Many had their doubts about Laverty. He had so much to learn: the track, the Aprilia, carbon brakes, the Bridgestone tires. He came from the wrong background, riding a Superbike in the BSB championship, on user-friendly Pirelli tires, around tight and twisty circuits. He is too old to learn: Laverty will be 33 years of age this summer, an age at which most MotoGP riders are considered to be entering the autumn of their careers. Laverty confounded expectations, finishing as second fastest CRT machine, and less than a second off the Ducati Desmosedici satellite bike of Andrea Iannone. An impressive debut indeed.
As impressive as Laverty’s day was, getting close to a Ducati is less of an achievement as it once was. The Bologna factory is in a very deep hole indeed: Nicky Hayden and Andrea Dovizioso are 9th and 10th, behind all of the Hondas and Yamahas, and over two seconds behind Pedrosa.
That is not a distance that is bridgeable with a new swingarm and a few set up tweaks, especially not when the bike is essentially unchanged since the second half of last season.

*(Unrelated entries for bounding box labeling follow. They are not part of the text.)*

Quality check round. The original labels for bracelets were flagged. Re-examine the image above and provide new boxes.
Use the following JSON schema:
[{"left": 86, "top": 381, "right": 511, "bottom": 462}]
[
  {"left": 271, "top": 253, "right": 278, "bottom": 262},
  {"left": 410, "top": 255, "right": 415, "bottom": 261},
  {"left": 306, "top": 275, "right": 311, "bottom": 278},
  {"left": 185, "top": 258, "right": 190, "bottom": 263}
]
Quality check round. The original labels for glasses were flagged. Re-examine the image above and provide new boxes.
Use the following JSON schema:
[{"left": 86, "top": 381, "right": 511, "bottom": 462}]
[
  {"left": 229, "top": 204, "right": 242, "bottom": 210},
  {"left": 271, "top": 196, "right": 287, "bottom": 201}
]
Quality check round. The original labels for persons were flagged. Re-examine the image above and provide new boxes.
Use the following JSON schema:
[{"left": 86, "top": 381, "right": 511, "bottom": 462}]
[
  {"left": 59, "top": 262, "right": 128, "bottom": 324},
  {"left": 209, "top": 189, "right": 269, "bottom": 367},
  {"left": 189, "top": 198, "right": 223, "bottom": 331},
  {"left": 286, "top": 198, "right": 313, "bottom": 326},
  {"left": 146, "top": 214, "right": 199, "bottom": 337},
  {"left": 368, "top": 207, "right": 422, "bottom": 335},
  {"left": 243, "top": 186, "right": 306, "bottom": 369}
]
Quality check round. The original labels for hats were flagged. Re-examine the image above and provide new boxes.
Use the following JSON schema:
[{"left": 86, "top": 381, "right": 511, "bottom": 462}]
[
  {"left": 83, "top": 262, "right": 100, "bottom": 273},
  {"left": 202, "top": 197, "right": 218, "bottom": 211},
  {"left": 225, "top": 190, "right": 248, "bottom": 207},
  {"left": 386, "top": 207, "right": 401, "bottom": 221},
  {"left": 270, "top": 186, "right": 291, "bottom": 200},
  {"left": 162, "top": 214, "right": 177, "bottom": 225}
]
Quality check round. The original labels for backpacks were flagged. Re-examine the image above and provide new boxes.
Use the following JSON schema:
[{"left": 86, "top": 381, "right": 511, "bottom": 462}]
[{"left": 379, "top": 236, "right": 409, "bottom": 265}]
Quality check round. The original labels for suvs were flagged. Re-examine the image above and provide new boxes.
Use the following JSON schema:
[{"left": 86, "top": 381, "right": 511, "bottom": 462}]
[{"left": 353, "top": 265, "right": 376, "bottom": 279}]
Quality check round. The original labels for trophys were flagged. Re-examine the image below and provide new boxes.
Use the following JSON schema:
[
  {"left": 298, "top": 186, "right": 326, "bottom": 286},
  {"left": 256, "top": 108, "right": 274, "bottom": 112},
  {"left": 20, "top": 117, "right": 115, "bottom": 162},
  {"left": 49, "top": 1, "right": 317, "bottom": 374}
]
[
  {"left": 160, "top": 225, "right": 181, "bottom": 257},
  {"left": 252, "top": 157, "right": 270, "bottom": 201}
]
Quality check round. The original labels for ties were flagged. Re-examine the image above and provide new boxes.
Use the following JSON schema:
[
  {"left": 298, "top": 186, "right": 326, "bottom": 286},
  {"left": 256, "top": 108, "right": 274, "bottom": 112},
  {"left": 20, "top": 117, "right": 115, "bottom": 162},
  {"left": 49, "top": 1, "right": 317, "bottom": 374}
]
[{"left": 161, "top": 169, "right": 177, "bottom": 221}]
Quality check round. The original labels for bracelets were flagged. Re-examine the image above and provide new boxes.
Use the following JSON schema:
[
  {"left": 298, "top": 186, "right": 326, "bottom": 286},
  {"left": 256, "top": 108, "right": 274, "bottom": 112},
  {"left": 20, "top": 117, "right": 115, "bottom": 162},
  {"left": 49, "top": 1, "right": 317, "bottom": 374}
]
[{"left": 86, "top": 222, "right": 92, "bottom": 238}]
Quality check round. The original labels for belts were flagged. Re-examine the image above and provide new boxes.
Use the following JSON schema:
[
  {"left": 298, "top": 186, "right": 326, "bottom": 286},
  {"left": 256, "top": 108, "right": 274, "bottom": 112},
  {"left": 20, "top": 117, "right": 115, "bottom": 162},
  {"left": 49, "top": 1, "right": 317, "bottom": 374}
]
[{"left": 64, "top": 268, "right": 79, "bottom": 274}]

Ducati was already in trouble before the slow and difficult process of being taken over by Audi got underway midway through 2012. Development on the bike ground to a halt, as the old guard were shuffled about and new management installed.
After the test at Sepang, both factory Ducati riders were frank about what needs to be changed. In a word, everything. “We need to consider radical changes, not just small steps” Nicky Hayden said on Thursday. Andrea Dovizioso agreed: “Unfortunately, we need to try something big, and in MotoGP there is not a lot of time.”
The current bike will not do, both Hayden and Dovizioso made a point of saying that they had run through just about every possible set up permutation without result. Almost every avenue of investigation had been pursued, and something new had to be tried. A new bike, designed from the ground up, was what was needed, not new parts thrown at the existing machine.
This, however, will take time, meaning even longer to wait for Dovizioso and Hayden. Data is being collected and analyzed, but building something completely new is not something that can be done in just a few months. Having the support of Audi will help, but the scale of the challenge should not be underestimated.
Could the Japanese factories be willing to lend a hand? In the late ’80s and early ’90s, when Cagiva were struggling, Yamaha stepped in to help, providing advice that helped make the bike competitive. During his press conference about Honda’s production racer, Shuhei Nakamoto was asked about Ducati’s situation, and the precedent set by Cagiva. Would Honda be willing to step in and help a struggling Italian factory, just as Japanese factories had in the past? “But Ducati is not an Italian factory!” Nakamoto joked. Having Audi behind them can also work against Ducati…
The teams are now heading home, and the engineers back to their factories, to analyze the data collected and tweak the designs of their bikes in preparation for when they return here in three weeks’ time. The first test at Sepang is really just a warm up, where everyone is more focused on evaluation than on working on set up and pushing for a fast time.
At the second Sepang test, the factories will return with bikes that are much closer to their final incarnation ready for the season start. Riders return with the confidence of one test under their belt, and having spent some time training the muscles which had hurt so much after their first outing on the bikes. And the teams return with track data analyzed, and some set up options ready to test. Sepang 2 is a much better measure of how the season will play out. But before then, there is work to do.